▶ _Document passage_:
## begin

This edited volume analyses the channels through which EU membership contributed to the convergence process of member countries in the Baltics, Central-Eastern and South-Eastern Europe. These channels include trade, investment, finance, labour, and laws and institutions. Global integration has certainly played an important role. A large part of FDI flows and financial integration in the world have been persistent features of globalization. Have these countries experienced more intensive integration through these channels because of EU membership, with its much tighter institutional and political anchorage, than their fundamentals and global trends would suggest? Contributions by lead researchers of the area address different aspects of this question. .

Table of Contents


Chapter 1. Introduction: The Working of the Channels of Interaction Between the EU and the EU11 Member States

Starting on 1 May 2004, 11 countries in Central-Eastern and South-Eastern Europe and in the Baltics (EU11) joined the European Union (EU) in three consecutive waves. Half a generation later, and a full generation after the start of transition in the region, we thought it would be opportune to look into the convergence experience of these countries. The two volumes of this book offer a collection of contributions on this matter.

## end

▶ _What to work on_:
A. In the passage on EU membership and convergence, what date marks the start of the 11 countries joining the EU?
B. Extend the passage on EU membership and convergence with a few sentences that pick up after its final line.

Entries on spatial positioning
## begin

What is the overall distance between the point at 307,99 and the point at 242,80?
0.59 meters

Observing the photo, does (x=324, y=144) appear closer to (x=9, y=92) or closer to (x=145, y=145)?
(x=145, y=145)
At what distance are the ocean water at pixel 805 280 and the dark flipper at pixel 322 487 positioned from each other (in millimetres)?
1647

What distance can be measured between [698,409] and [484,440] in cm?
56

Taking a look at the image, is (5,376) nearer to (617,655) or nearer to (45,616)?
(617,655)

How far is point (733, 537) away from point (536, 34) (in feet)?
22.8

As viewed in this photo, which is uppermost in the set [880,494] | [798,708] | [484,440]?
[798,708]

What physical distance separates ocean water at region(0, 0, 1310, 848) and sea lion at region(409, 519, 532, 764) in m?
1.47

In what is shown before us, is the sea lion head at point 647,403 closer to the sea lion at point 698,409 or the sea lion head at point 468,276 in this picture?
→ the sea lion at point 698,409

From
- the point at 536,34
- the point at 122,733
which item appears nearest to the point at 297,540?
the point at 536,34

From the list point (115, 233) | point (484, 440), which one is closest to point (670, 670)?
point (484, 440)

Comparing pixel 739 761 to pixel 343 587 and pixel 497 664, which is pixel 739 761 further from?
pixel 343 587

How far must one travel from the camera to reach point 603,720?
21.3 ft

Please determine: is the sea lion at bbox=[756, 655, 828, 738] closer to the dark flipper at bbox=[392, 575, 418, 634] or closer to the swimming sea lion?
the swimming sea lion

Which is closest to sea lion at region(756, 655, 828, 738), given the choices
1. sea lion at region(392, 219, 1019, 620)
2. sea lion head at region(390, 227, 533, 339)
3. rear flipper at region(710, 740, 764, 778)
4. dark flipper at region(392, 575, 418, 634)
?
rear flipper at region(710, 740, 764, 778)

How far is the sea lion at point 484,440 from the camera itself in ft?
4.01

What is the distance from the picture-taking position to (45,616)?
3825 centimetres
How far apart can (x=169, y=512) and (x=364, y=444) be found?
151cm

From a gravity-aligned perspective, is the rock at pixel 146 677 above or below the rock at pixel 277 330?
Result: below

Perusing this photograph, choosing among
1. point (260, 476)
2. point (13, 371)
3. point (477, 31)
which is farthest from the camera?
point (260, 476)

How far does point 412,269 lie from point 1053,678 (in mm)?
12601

## end

▶ _The replies_:
A. 1 May 2004.

B.
Michael Landesmann, István P. Székely

Trade and Investment Channels


Chapter 2. The Economic Impact of Single Market Membership on the EU Enlargement Countries

This chapter examines the macroeconomic benefits that membership of the Single Market has given to the 11 Baltics, Central and South Eastern European countries that joined the EU after 2004. We find that these EU11 countries have benefitted particularly from membership of the internal market because of their high degree of openness and their strong trade integration within the EU. The analysis is conducted with the macroeconomic model QUEST that distinguishes between all EU member states and the rest of the world. We capture both the direct welfare effects for consumers from the reduction of tariffs and non-tariff barriers but we also consider indirect effects on income which work via labour supply, the decline of capital costs for firms and effects on EU value chains via lower prices for intermediates. GDP effects depend heavily on the degree of openness with respect to intra-EU trade. We find GDP effects which are in the middle of effects estimated in ex ante studies.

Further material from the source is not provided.